The emerging risk of unstructured data in the public cloud

About the author

From solutions architecture to security, Gumbs Gumbs brings deep technical experience to his position as Chief Innovation Officer at Spirion. He leads the Spirion team through strategic product development to create technologies that push data security forward in an increasingly complex digital world.

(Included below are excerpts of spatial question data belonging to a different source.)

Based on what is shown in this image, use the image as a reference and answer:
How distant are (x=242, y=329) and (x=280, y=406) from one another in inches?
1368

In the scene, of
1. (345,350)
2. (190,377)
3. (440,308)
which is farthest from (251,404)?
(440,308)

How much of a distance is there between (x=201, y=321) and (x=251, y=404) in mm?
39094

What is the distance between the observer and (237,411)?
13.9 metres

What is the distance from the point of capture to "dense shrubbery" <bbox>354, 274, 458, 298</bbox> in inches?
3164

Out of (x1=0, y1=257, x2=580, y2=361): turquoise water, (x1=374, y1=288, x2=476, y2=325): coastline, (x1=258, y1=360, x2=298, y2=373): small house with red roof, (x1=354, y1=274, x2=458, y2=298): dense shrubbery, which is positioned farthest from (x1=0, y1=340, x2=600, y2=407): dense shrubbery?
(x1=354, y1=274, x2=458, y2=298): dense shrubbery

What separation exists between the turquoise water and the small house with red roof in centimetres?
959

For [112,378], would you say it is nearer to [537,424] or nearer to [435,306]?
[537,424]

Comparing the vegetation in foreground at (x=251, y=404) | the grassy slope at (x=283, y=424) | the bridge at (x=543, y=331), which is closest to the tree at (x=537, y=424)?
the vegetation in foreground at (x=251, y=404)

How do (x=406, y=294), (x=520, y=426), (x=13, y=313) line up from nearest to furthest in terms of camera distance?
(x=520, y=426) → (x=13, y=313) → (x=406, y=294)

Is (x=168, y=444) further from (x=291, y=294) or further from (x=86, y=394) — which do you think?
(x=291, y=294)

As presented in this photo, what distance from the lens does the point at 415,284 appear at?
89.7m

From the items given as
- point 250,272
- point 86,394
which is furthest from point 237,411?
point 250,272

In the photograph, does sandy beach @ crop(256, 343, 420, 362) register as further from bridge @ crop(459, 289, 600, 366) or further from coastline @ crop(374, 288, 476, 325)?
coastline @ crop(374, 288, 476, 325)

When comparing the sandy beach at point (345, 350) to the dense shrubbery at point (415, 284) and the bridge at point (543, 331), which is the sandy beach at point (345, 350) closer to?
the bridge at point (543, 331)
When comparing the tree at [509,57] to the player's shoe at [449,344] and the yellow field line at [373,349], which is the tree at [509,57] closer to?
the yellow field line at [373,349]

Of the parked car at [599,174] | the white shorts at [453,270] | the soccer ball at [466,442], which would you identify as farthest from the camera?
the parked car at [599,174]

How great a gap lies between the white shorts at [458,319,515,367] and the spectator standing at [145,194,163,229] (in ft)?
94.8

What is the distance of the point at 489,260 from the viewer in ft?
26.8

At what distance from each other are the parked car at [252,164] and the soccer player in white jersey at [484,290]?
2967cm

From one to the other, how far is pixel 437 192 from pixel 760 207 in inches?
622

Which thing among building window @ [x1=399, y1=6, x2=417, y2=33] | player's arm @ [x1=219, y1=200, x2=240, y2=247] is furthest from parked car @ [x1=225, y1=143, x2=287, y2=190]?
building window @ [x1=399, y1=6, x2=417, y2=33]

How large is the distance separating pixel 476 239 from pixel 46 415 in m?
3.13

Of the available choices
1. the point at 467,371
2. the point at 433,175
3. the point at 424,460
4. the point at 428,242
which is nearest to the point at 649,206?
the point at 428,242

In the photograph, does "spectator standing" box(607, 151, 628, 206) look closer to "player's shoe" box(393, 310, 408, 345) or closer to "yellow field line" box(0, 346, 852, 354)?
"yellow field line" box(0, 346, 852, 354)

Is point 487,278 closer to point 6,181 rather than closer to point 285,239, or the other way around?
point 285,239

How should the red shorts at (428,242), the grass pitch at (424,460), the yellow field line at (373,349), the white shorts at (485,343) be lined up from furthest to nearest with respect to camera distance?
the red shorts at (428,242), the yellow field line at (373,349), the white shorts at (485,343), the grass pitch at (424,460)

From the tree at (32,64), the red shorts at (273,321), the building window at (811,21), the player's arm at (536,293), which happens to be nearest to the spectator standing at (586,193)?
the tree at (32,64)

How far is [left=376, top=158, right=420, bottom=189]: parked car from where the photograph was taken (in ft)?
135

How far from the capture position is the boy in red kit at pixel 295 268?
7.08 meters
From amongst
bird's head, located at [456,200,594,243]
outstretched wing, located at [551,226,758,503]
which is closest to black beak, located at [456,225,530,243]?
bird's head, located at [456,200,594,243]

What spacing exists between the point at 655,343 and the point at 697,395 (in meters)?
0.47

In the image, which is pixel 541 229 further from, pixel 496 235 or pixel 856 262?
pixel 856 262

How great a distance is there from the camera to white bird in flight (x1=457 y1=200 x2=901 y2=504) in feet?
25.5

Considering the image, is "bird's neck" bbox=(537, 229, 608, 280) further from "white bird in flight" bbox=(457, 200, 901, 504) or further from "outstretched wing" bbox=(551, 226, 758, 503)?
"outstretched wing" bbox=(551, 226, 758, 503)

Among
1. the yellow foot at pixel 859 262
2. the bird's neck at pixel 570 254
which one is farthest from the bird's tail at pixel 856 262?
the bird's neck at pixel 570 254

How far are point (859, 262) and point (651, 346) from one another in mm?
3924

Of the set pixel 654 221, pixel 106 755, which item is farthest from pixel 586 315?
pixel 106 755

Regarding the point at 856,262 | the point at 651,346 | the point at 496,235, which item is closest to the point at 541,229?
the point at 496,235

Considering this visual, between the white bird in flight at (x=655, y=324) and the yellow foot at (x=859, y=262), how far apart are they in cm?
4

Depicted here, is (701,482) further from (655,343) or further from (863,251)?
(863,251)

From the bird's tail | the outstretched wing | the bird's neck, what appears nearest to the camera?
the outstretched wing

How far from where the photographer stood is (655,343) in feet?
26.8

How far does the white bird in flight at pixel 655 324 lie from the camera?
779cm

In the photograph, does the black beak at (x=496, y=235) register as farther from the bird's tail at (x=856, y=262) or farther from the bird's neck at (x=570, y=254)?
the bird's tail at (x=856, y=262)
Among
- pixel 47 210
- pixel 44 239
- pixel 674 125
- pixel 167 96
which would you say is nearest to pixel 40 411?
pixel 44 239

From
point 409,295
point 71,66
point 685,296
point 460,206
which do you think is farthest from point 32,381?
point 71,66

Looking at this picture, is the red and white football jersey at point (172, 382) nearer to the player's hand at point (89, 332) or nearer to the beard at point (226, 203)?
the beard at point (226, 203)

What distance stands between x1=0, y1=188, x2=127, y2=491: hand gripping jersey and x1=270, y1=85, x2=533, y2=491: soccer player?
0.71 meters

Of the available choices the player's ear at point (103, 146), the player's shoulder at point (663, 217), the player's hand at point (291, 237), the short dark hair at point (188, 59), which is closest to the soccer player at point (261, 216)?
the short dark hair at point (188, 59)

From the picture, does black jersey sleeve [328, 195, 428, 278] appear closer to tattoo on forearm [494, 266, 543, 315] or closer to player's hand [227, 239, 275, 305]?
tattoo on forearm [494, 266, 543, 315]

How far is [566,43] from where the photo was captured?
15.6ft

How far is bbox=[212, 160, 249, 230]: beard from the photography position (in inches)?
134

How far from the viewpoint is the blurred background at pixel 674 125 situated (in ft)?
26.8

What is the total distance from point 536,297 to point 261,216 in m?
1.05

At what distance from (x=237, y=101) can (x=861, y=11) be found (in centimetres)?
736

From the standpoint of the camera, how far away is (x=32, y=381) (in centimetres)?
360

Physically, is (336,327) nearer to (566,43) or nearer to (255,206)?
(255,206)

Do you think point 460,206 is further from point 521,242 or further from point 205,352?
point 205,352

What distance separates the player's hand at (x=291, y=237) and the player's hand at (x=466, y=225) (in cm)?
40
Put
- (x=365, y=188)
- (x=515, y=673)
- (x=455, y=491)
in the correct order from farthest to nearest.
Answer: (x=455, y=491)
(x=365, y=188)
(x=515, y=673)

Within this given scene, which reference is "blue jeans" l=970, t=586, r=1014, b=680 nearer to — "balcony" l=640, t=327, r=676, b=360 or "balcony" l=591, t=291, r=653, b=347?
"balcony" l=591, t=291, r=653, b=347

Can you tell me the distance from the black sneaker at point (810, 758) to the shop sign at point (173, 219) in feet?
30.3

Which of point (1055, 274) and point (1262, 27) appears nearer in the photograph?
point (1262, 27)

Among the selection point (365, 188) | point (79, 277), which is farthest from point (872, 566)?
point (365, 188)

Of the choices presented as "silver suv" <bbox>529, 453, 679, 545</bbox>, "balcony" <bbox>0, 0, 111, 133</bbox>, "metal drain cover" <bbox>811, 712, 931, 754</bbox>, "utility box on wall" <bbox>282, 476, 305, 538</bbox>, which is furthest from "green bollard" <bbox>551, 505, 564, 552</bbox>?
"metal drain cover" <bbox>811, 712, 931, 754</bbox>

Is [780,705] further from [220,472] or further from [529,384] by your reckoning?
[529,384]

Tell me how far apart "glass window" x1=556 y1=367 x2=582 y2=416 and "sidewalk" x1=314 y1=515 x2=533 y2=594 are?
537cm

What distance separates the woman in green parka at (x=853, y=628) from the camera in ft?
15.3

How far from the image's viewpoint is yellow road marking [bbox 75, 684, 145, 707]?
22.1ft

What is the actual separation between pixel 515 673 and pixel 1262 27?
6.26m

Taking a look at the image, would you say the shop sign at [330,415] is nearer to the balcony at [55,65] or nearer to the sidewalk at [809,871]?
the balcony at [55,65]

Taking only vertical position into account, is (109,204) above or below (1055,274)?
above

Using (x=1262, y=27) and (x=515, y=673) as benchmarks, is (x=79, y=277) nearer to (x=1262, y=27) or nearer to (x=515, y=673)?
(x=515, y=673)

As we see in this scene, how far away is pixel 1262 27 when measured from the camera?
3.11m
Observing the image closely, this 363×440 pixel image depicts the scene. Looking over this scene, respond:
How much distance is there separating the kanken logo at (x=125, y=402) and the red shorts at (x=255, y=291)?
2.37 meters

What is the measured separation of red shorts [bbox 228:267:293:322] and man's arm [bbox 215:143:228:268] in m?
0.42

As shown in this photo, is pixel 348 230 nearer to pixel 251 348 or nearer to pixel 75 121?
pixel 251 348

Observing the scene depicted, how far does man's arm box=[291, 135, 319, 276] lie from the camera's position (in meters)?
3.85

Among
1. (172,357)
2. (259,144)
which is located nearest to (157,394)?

Every company can be the victim of a data breach – even cybersecurity companies. When Imperva was breached last year, it turned out to be because of cloud misconfiguration. It’s a type of breach that is becoming more common, and it is putting unstructured data at greater risk.

There’s a lot of unstructured data in public cloud environments. AWS is one of the most popular clouds, and we find a lot of open S3 buckets in AWS clouds. Those openings aren’t new. By default, S3 buckets are private, but when they are exposed, it is done deliberately, whether by error, negligence, or to provide access to someone else. The problem, of course, is when the buckets are left open, it offers an easy entry point for hackers.

But just how bad is the problem surrounding exposed S3 buckets? We took a look at 279,000 buckets and found that 217,000 of them were unsecured. They were wide open for the world – or at least the bad guys – to look at.

Filled with PII

Then we began to break down the data inside these unsecure buckets. We found a lot of PII. In fact, 48 percent of the unsecure buckets had PII inside. Also, on average, each unsecure bucket had 121,000 objects inside.

Most of the file types in these buckets skewed to web development. That’s not surprising, as S3 buckets are often used as backup depositories for web applications. There was also a healthy mix of productivity files found, as well, such as documents, spreadsheets, and text files.

So in this investigation, we determined two critical issues: first, there is a lot of misconfiguration happening, perhaps a lot more than we realized, and second, and more importantly, most organizations don’t know what data is in these buckets. And these two issues are why we’re seeing an emerging risk of unstructured data in the public cloud.

You’re one misconfiguration away from a breach

If you are using a public cloud environment, you are just one misconfiguration away from a data breach. And the sad part is, this is an easy breach to avoid. And a global pandemic and that rush to remote work has made misconfiguration even more likely. To make work from home easier, companies are taking advantage of moving more work into the cloud. But Jim Reavis, co-founder and CEO of the Cloud Security Alliance, pointed out that these companies are failing at basic security hygiene and are careless about how they move around and use the cloud environment. This leads to misconfiguration.

Misconfiguration is bad enough. If you don’t know what data is in those buckets, or what data is in your cloud, you have no idea what can be lost or what is at risk. Not having insight to this data leads to loss, whether the data itself or a financial loss to the organization.

Unstructured data takes users down a rabbit hole. A single file folder could contain hundreds of documents and more file folders with more documents, and so on. Do you know what is in all of those files? Of course not, which adds to the risk. If you can’t identify the most sensitive data, you can’t protect it properly. If you can’t protect it properly, you can’t be in compliance of data privacy regulations. And if you can’t be in compliance, you could end up paying a lot of money in fines.

Theoretically, you can prevent an easy data breach by adding policies that will cut down on misconfigurations. But errors will happen. Negligence will happen. Misconfigurations will happen. So it is more important to know the data inside these S3 buckets so security and privacy can be properly addressed.